• _Task instructions_: Only certain lines below are wanted: those starting at the line containing "Hut rice thailand." and ending at the line containing "Acer Autumn by Charles Bowman", both included, each retyped exactly.

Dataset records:
^^^^
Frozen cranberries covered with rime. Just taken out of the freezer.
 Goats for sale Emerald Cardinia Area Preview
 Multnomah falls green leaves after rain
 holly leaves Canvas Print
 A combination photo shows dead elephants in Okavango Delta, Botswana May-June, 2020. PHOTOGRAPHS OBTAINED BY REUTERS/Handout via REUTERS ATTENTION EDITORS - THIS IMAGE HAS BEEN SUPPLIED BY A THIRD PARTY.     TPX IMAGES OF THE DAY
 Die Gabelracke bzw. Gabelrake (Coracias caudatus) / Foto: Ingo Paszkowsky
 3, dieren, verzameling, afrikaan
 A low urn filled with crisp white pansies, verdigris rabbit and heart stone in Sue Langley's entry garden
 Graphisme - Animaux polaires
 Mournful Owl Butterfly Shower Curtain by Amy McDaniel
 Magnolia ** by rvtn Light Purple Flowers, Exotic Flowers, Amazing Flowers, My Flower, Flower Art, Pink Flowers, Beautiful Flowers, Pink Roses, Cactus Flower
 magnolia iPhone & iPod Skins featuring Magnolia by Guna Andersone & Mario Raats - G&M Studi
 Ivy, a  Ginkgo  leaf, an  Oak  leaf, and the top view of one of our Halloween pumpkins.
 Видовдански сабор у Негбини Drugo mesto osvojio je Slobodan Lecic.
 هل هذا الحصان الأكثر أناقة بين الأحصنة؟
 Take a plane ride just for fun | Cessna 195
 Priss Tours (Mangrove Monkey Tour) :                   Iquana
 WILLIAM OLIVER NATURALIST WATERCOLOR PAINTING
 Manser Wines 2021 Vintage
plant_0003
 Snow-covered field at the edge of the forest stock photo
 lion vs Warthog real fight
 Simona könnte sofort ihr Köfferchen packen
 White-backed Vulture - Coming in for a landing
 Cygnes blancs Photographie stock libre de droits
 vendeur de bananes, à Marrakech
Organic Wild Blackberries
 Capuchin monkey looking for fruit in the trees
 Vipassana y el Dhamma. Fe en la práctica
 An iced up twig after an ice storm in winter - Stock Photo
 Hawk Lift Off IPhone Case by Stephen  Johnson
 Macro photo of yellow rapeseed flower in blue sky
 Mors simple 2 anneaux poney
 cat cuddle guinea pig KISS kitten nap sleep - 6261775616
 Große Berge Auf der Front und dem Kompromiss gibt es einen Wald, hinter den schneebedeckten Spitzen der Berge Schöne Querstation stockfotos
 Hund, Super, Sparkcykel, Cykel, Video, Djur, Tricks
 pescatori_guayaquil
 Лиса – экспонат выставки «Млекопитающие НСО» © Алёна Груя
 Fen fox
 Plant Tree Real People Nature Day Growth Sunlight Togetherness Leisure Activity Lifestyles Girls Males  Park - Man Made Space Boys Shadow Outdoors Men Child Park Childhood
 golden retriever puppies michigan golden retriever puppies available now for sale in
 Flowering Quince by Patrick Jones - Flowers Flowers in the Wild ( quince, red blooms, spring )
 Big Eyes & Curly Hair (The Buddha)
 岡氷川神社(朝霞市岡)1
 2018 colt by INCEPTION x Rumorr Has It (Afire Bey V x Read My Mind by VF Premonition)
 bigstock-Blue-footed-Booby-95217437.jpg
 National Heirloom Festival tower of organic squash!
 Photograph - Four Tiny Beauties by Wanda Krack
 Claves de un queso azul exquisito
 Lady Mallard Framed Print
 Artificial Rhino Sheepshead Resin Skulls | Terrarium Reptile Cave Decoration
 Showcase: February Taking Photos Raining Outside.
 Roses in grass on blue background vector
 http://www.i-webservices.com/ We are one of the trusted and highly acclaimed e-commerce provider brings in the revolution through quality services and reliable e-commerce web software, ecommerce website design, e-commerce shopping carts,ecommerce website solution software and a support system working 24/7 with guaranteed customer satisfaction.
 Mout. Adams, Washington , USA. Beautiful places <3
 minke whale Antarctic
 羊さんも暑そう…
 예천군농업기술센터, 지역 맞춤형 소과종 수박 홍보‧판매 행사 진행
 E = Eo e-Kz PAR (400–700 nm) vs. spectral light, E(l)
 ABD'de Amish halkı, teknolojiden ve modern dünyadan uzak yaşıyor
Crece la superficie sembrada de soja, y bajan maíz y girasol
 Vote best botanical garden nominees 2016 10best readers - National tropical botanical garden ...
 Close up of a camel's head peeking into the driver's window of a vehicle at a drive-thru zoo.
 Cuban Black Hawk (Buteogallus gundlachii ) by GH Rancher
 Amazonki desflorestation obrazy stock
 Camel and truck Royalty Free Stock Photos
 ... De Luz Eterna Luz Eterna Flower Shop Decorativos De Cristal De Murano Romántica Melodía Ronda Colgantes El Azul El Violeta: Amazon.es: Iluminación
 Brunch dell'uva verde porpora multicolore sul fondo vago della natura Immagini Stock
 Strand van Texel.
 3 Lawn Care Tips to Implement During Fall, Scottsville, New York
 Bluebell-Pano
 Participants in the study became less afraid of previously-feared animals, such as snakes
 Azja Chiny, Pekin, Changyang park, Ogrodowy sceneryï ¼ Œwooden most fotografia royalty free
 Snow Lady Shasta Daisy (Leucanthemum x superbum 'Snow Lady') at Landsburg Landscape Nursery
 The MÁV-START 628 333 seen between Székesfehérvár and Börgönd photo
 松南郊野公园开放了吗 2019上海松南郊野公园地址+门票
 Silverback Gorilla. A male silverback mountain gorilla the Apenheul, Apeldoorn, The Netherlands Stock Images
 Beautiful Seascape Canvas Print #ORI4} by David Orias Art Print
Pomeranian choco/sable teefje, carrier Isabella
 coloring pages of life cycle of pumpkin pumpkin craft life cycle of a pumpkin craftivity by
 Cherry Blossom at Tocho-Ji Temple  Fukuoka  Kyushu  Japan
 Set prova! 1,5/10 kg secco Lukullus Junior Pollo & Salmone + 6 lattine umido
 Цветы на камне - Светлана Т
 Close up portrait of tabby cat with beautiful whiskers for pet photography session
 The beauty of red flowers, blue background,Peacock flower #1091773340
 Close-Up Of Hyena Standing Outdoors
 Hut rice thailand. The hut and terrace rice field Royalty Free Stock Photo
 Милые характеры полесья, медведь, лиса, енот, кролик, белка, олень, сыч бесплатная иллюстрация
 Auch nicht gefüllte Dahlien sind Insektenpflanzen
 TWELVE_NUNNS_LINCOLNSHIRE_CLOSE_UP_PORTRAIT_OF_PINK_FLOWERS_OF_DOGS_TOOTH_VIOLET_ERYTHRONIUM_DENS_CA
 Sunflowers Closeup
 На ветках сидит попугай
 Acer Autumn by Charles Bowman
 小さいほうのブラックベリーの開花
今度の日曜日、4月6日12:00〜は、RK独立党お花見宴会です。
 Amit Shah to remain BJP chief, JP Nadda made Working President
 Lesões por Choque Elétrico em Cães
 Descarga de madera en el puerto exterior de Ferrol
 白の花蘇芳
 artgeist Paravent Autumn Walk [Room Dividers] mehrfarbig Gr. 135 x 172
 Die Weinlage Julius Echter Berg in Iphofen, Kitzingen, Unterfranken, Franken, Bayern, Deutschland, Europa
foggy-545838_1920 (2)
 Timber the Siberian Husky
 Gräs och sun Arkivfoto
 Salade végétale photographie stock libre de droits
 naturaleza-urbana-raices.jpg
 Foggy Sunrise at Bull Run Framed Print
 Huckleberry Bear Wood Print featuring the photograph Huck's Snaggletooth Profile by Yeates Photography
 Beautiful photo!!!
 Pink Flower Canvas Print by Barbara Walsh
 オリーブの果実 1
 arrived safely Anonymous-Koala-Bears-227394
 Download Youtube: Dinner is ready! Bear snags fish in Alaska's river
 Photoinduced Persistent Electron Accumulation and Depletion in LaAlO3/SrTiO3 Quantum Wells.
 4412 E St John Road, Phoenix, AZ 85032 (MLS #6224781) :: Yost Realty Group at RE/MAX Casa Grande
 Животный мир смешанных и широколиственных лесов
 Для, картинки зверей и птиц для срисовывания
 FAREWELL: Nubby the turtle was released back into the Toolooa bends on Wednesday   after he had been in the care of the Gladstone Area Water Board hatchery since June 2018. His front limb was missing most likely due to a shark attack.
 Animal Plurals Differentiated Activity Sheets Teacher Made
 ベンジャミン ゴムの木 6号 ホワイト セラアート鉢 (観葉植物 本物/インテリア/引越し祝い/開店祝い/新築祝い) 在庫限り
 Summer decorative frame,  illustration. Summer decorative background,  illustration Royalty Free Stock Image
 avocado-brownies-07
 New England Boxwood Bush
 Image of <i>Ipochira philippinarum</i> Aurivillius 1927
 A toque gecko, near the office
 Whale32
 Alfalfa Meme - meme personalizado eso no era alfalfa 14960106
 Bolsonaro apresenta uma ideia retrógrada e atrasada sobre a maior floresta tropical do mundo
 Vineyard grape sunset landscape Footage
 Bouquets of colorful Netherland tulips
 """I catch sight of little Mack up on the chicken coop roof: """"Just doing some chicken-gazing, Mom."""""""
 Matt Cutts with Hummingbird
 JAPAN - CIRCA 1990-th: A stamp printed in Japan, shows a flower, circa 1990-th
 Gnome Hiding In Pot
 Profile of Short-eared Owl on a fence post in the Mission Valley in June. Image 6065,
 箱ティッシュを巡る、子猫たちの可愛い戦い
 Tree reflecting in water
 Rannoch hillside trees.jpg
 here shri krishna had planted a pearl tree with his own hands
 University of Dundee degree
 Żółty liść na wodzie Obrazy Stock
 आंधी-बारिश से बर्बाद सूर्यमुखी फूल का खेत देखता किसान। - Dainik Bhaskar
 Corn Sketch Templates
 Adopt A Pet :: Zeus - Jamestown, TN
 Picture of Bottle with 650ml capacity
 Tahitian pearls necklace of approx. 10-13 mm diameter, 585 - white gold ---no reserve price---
^^^^
• _Task answer_:
 Hut rice thailand. The hut and terrace rice field Royalty Free Stock Photo
 Милые характеры полесья, медведь, лиса, енот, кролик, белка, олень, сыч бесплатная иллюстрация
 Auch nicht gefüllte Dahlien sind Insektenpflanzen
 TWELVE_NUNNS_LINCOLNSHIRE_CLOSE_UP_PORTRAIT_OF_PINK_FLOWERS_OF_DOGS_TOOTH_VIOLET_ERYTHRONIUM_DENS_CA
 Sunflowers Closeup
 На ветках сидит попугай
 Acer Autumn by Charles Bowman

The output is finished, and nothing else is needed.